The moon sat low in the sky, visible just above the line of dark buildings, a lean and silver sickle. It was too dark even in the calm of the clearing to make out what lay inside the apartment buildings, though their walls had been torn open and debris and wreckage spilled out into the open courtyard like entrails.
The spiral of smoke swirled directly ahead, pulling and pushing at once. The drone of wind grew quieter as he drew close, even though the temperature continued to drop. His breath frosted, and his chest ached from the chill.
Creasy kept a wary eye on the buildings as he walked towards the swirling storm. He felt his blood stiffen, and he heard the distant blasts of combat and roars of war beasts. He knew Cross and his valiant team would fight to the last. He just hoped they wouldn’t have to.

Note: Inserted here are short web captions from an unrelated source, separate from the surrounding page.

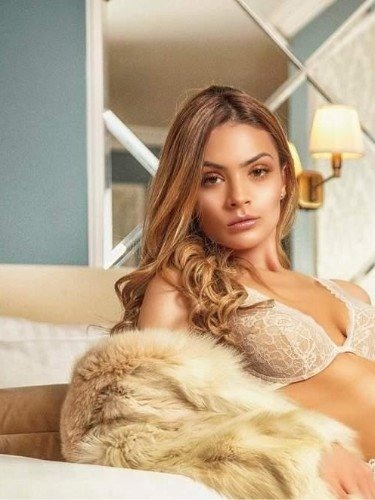 Sex ad by escort Erika (21) in London - Photo: 7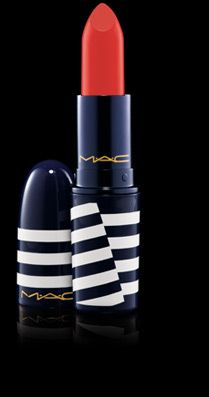 Hey, Sailor! Lipstick from MAC Cosmetics - $15.50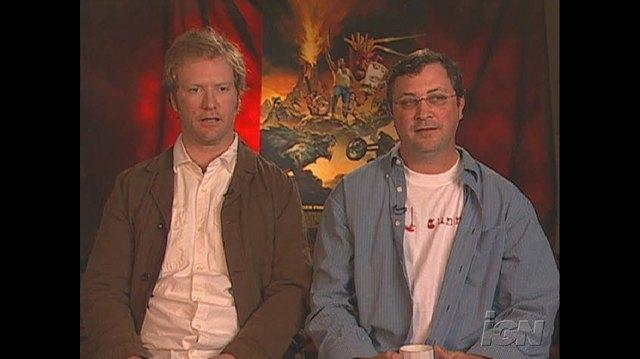 Aqua Teen Hunger Force Colon Movie Film for Theaters Movie Interview - Dave Willis & Matt Maiellaro
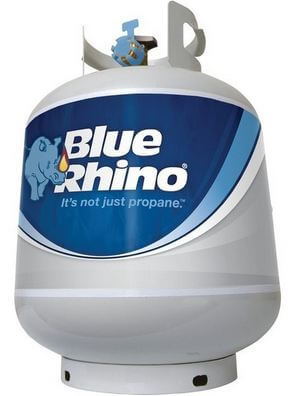 Walmart: Blue Rhino Propane Tank Exchange Only $2.92 (Reg. 18.92)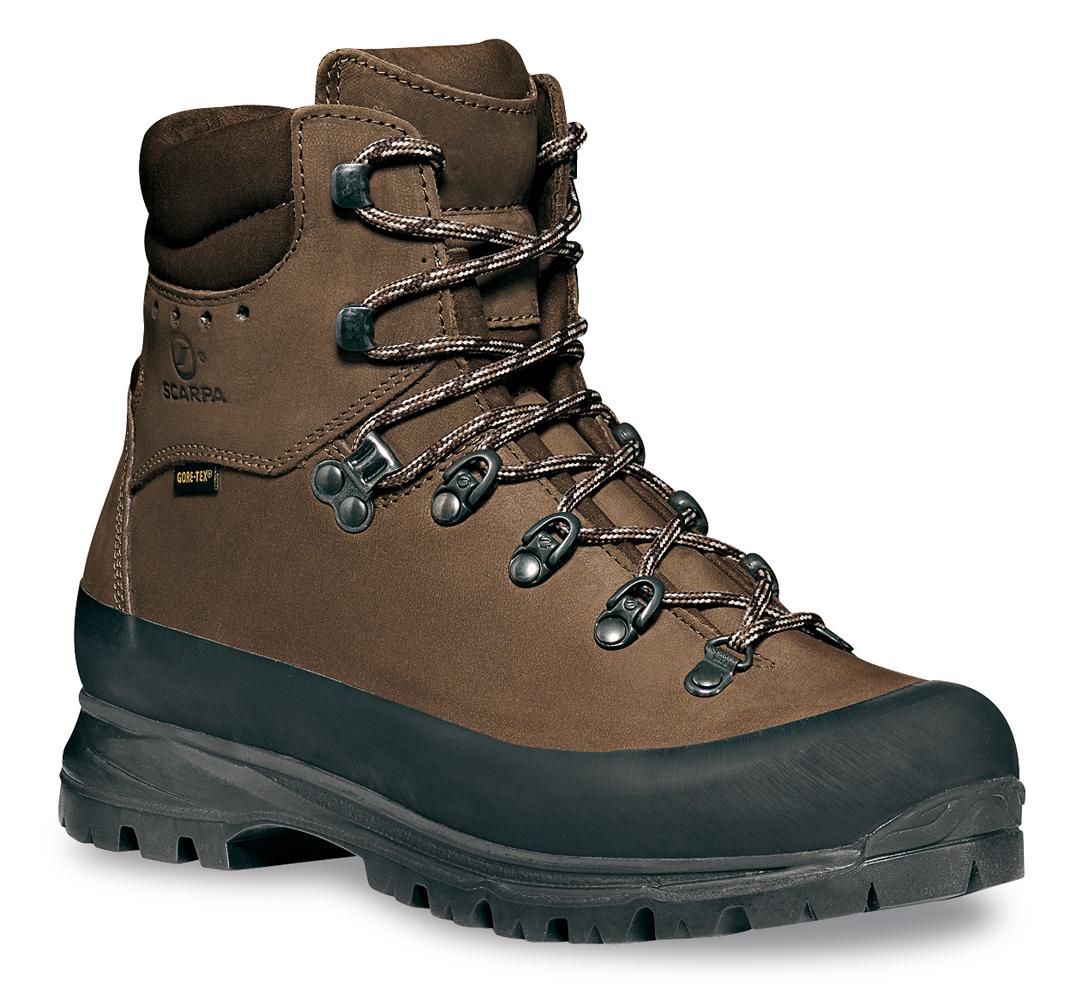 Scarpa hekla gtx euro 210 00 montagna scarpe - Scarpe da letto ...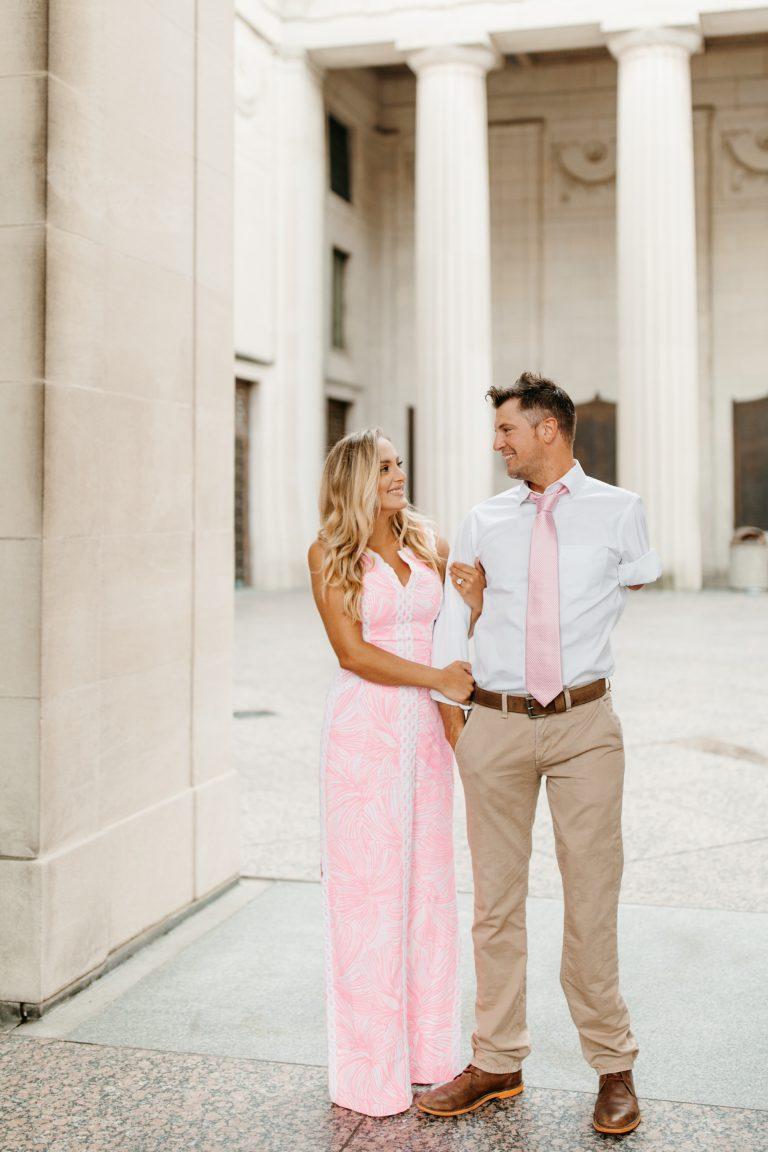 Image 11 of Amanda and Evan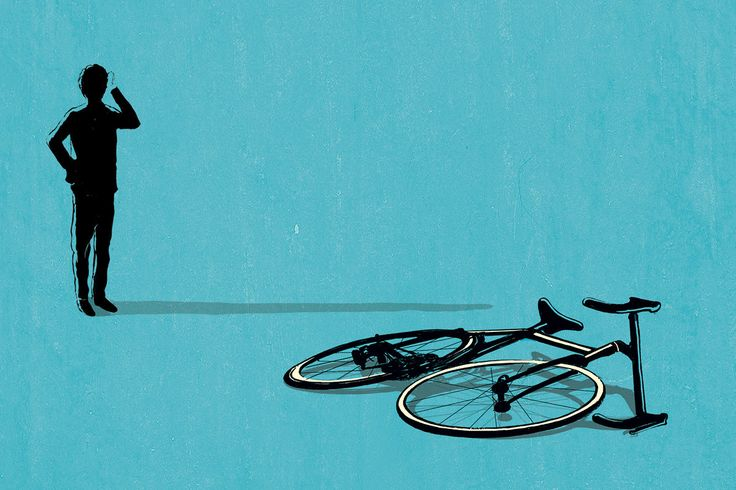 Illustration of a silhouetted person looking at a fallen bicycle by Carlo Giambarresi
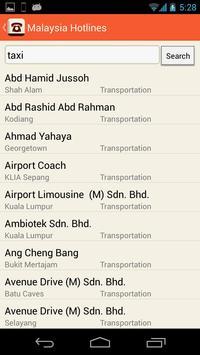 Malaysia Hotlines apk screenshot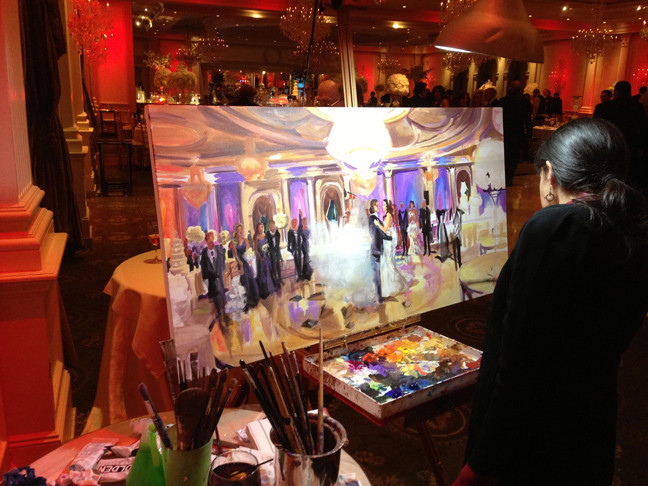 Event Painting By Katherine Reviews Amp Ratings Wedding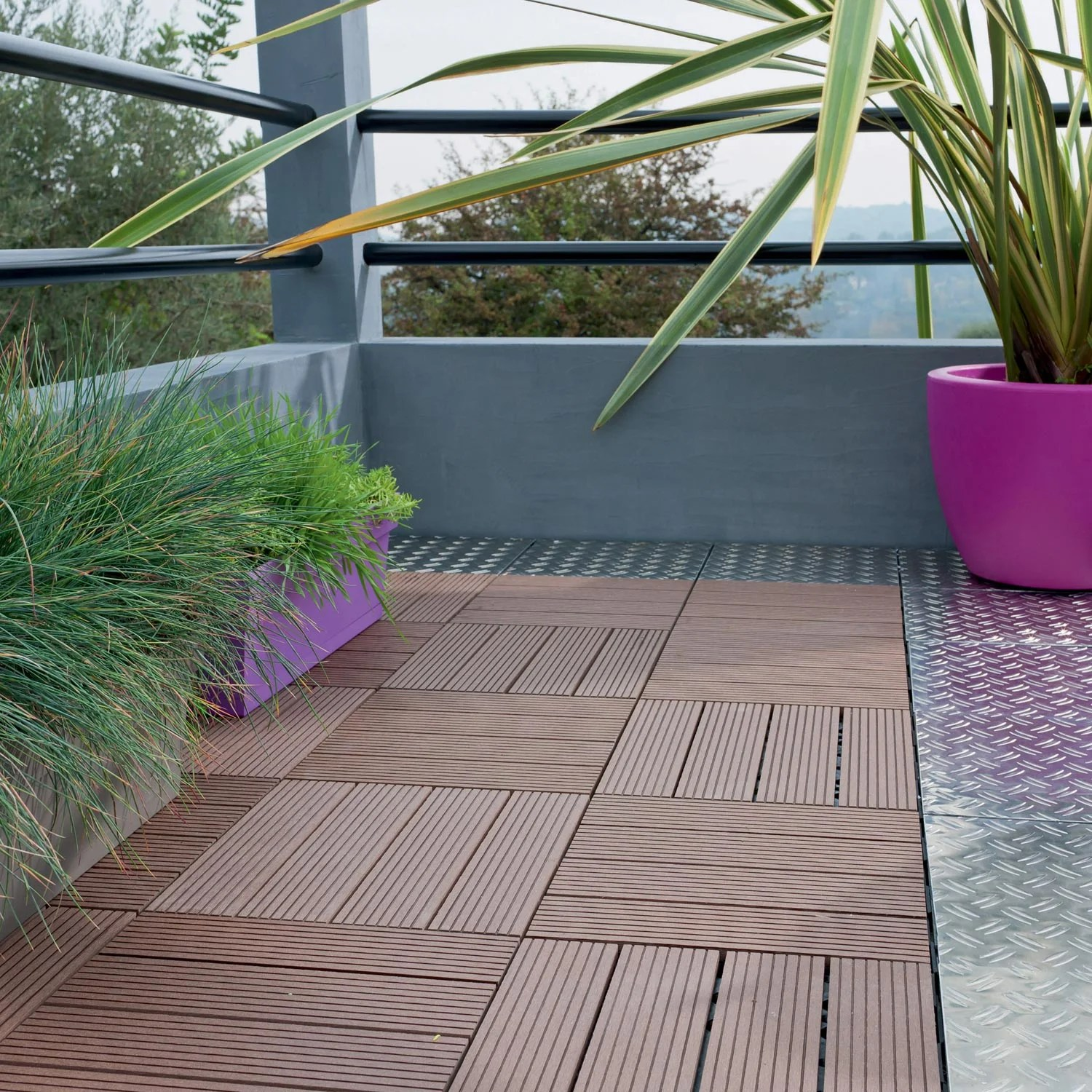 Terrasse Bois Clipsable Dalle Clipsable Composite Brun L 30 X L 30 Cm X Ep 23 Mm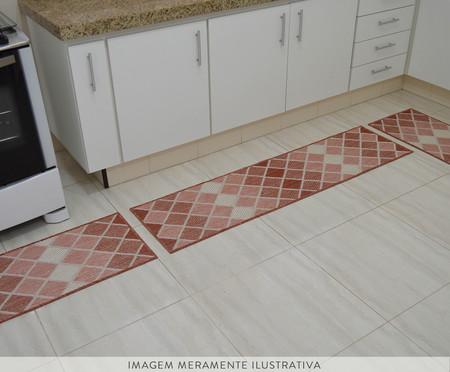 Jogo de Tapetes para Cozinha Look Jacquard Vesuvio - Terracota | WestwingNow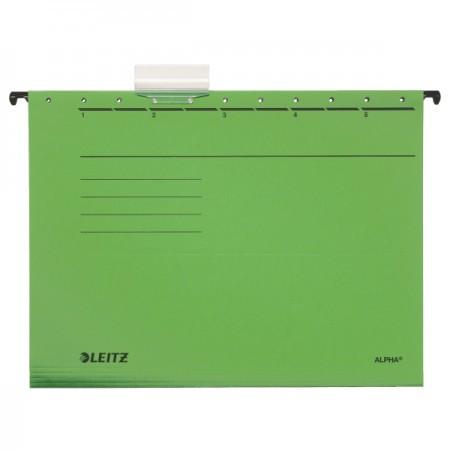 Alpha standard függőmappa 19850155 zöld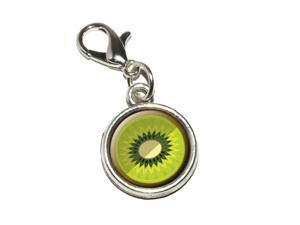 Kiwi Fruit Antiqued Bracelet Pendant Zipper Pull Charm with Lobster Clasp
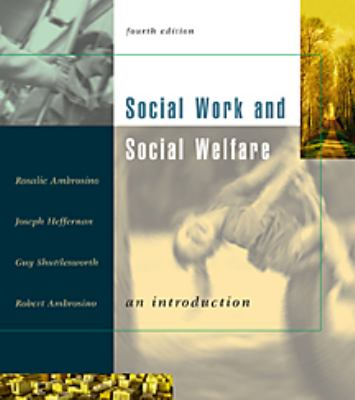 Social Work and Social Welfare 9780534526023
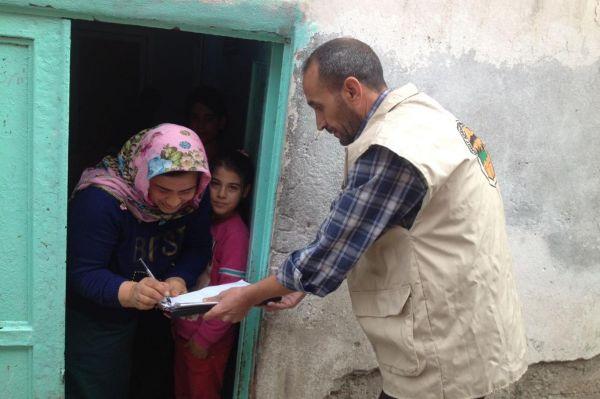 Gaziantep Umut-Der 2016`da binlerce aileye yardım etti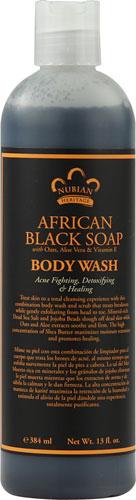 Nubian Heritage African Black Body Wash  13 oz Liquid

Something troubled him: the marked tabletop and notebook from the soothsayer’s, those insane scrawls left behind by the witch. There was more there, something he’d missed, he was sure of it, and for some reason he felt like his life, like all lives might depend on figuring out what. He hadn’t had the opportunity to properly examine the writings, and what little he’d seen had appeared nonsensical. He wished he’d had more to time to study her notes, or that he’d been able to show them to Cross to see if the other warlock’s city-trained mind might have been able to make more sense of it.
Creasy stood before the column of vapor, his heart iced with fear. It was less than thirty paces away, so tall and dark it blocked out sight of everything else. Swirling carbon fumes fused and danced, a towering presence whose constant and dizzying motion made him feel like he was about to be lifted off the ground. The smoke held a strangely reflective quality, a shimmering mirror liquid just under the surface, like the face of a shifting obsidian lake. The smell of thaumaturgy was strong, the sorcerous tang of smelted iron and burning wind.